Hämatococcus pluvialis ist eine einzellige Grünalge, die unter Stressbedingungen große Mengen an Astaxanthin (4 % Trockengewicht) anreichern kann. Der Lebenszyklus von H. pluvialis ist komplex und umfasst mindestens vier Arten von Zellen. Unter Stressbedingungen wird die Astaxanthin-Biosynthese von morphologischen Veränderungen der beweglichen vegetativen (grün) Zellen in nicht-bewegliche Zysten (rot) begleitet, die ein Ruhestadium mit einer schweren widerstandsfähigen Cellulose-Zellwand darstellen. Astaxanthin reichert sich im Zytoplasma von Zystenzellen an und bietet Schutz vor Photoinhibition und oxidativem Stress.
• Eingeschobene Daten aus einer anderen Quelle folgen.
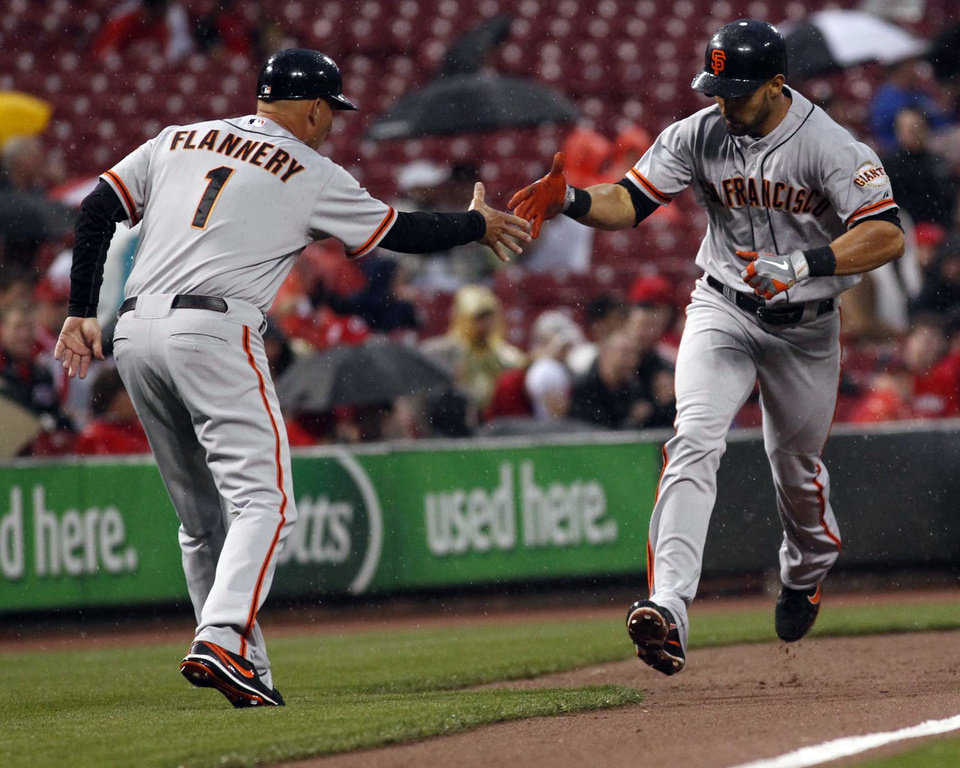San Francisco Giants third base coach Tim Flannery, left, greets Giants' Angel Pagan who hit a one-run home run in the third inning of a baseball game against the Cincinnati Reds, Wednesday, April 25, 2012, in Cincinnati. (AP Photo/Ernest Coleman)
Obwohl H. pluvialis ist eine der reichsten Quellen für Astaxanthin, seine massive Kultur für kommerzielle Zwecke wurde aufgrund seiner langsamen Wachstumsrate und seines komplexen Lebenszyklus wenig genutzt.
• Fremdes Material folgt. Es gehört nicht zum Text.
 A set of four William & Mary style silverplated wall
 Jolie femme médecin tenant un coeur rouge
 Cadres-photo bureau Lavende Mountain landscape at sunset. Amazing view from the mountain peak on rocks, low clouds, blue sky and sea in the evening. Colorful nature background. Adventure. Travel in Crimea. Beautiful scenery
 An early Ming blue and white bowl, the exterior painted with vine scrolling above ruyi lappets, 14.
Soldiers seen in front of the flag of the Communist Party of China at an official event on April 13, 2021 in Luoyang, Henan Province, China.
Ein kürzlich erschienener Artikel in AoB PLANTS beabsichtigt, ein Programm zur genetischen Verbesserung von H. pluvialis zu standardisieren und anzuwenden, um seine carotinogene Kapazität zu verbessern und die Leistung eines ausgewählten Stamms in großen offenen Teichen in kommerzieller Größe zu bewerten. Die verbesserte Astaxanthin-Produktivität des ausgewählten Stammes wurde selbst bei Anbau in großem Maßstab aufrechterhalten und ist vielversprechend als Grundlage für eine tragfähige kommerzielle Produktion dieser wertvollen Biochemikalie mit natürlichen Mitteln.
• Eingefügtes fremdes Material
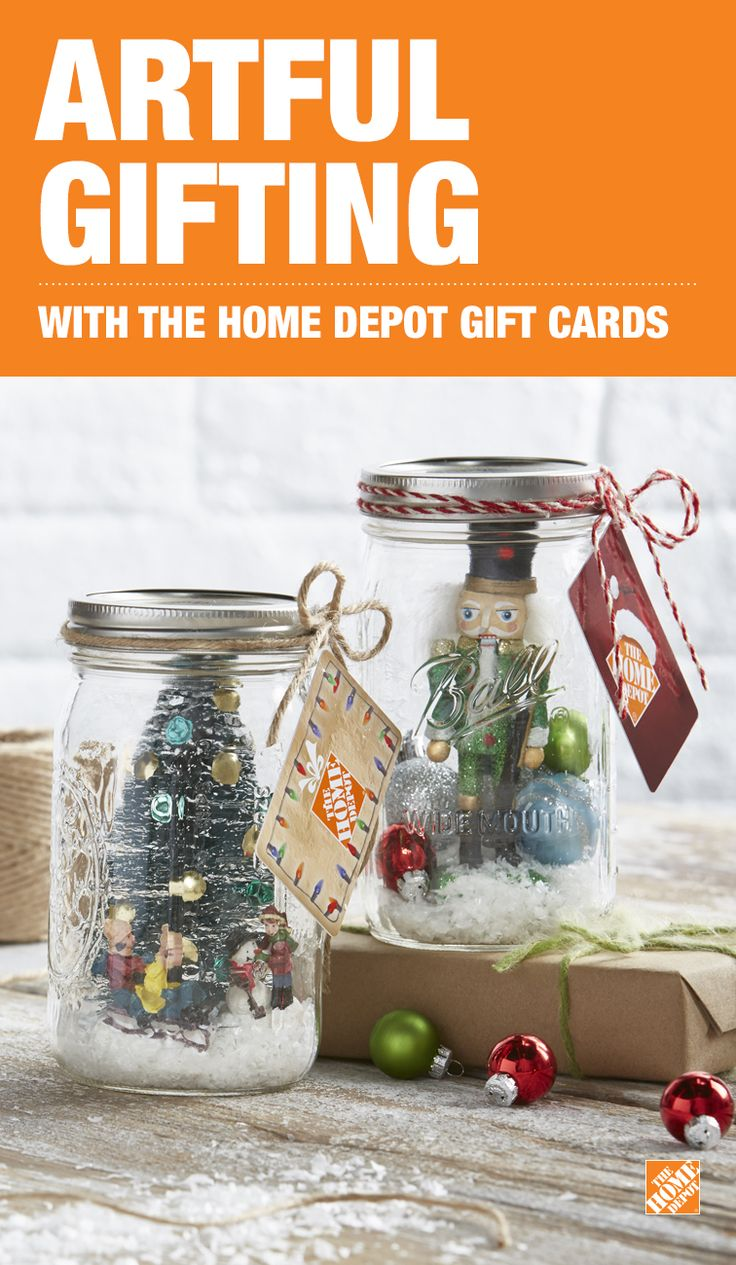 These Merry Mason Jars are the perfect vessel to give a gift card from The Home Depot! Click through this pin to purchase your gift card from The Home Depot now! • First, hot glue a Home Accents Nutcracker Ornament toward the front of the inside of a jar. • Add a small handful of Home Accents Frosty Flurries. • Next, layer in various sizes and colors of Home Accent Christmas Ornaments. • Close the lid, then tie your gift card to the jar with ribbon or string for the finishing touch.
Von der genetischen Verbesserung zur kommerziellen Massenkultur eines chilenischen Stamms der grünen Mikroalge Haematococcus pluvialis mit erhöhter Produktivität des roten Ketocarotinoids Astaxanthin. (2013) AoB PLANTS 5: plt026 doi: 10.1093/aobpla/plt026
Astaxanthin ist ein rotes Ketocarotinoid, das als natürlicher roter Farbstoff in Aquakulturen von Meeresfischen und Geflügel und seit kurzem als antioxidative Ergänzung für Menschen und Tiere verwendet wird. Die grüne Mikroalge Hämatococcus pluvialis ist eine der reichsten natürlichen Quellen dieses Pigments. Seine langsame Wachstumsrate und sein komplexer Lebenszyklus erschweren jedoch die Massenkultur für kommerzielle Zwecke. Die Ziele dieser Forschung waren (i) die Standardisierung und Anwendung eines genetischen Verbesserungsprogramms auf einen chilenischen Stamm von H. pluvialis um seine carotinogene Kapazität zu verbessern und (ii) um die Leistung eines ausgewählten Mutantenstamms in offenen Teichen in kommerzieller Größe (125 000 l) im Norden Chiles zu bewerten. Hämatococcus pluvialis Stamm 114 wurde durch Ethylmethansulfonat mutiert. Die Höhe der Mutagendosis (Expositionszeit und -konzentration) führte zu mindestens 90 % Mortalität. Überlebende Kolonien wurden auf Resistenz gegen den Carotinoid-Biosynthese-Inhibitor Diphenylamin (25 &mgr;M) gescreent. Resistente Mutanten wurden 30 Tage lang in einem Volumen von 30 ml gezüchtet, wonach der Gesamtcarotinoidgehalt durch Spektrophotometrie bestimmt wurde. Dutzende von Mutanten mit verbesserter carotinogener Kapazität im Vergleich zum Wildtyp-Stamm wurden durch die Anwendung dieser standardisierten Protokolle isoliert. Einige Mutanten zeigten merkwürdige morphologische Merkmale wie die spontane Freisetzung von Astaxanthin und den Verlust von Flagellen. Eine der Mutanten wurde im Freien in kommerziellen offenen Teichen von 125 L im Norden von Chile gezüchtet. Der Mutantenstamm, der unter ähnlichen Bedingungen gezüchtet wurde, akkumuliert 000 % mehr Astaxanthin als der Wildtypstamm, bezogen auf das Trockengewicht, und 30 % mehr, bezogen auf das Kulturvolumen. Wir zeigen, dass zufällige Mutagenese/Selektion eine wirksame Strategie zur genetischen Verbesserung von Stämmen von ist H. pluvialis und dass eine verbesserte carotinogene Kapazität aufrechterhalten wird, wenn das Volumen der Kulturen auf eine kommerzielle Größe vergrößert wird.